### Data under study

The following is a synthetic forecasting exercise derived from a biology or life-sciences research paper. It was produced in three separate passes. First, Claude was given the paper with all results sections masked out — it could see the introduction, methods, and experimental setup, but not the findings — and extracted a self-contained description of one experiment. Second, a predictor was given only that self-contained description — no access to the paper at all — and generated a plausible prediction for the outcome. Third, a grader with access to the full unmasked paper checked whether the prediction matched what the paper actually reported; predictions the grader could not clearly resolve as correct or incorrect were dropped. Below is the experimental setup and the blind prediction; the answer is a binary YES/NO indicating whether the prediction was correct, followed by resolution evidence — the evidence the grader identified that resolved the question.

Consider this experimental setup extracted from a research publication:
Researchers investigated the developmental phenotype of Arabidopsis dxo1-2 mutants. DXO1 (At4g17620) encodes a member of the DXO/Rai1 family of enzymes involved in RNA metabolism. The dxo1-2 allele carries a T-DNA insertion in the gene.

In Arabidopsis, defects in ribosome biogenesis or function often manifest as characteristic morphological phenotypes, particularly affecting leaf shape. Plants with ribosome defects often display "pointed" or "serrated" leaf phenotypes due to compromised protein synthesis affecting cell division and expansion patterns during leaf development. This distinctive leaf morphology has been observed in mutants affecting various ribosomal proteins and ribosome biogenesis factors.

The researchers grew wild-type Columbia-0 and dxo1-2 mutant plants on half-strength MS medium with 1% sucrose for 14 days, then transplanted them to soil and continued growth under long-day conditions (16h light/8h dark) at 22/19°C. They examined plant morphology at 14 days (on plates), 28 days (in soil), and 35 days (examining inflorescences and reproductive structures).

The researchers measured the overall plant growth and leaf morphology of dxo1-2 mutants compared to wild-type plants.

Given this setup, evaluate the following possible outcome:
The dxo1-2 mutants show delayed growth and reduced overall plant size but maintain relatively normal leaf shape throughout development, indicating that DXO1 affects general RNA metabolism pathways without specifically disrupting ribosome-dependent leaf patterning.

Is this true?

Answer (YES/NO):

### To do
Each line from the one that holds "The dxo1-2 mutants" to the end of the records above should be transcribed exactly, both ends included.

### Answer to the exercise
The dxo1-2 mutants show delayed growth and reduced overall plant size but maintain relatively normal leaf shape throughout development, indicating that DXO1 affects general RNA metabolism pathways without specifically disrupting ribosome-dependent leaf patterning.

Is this true?

Answer (YES/NO):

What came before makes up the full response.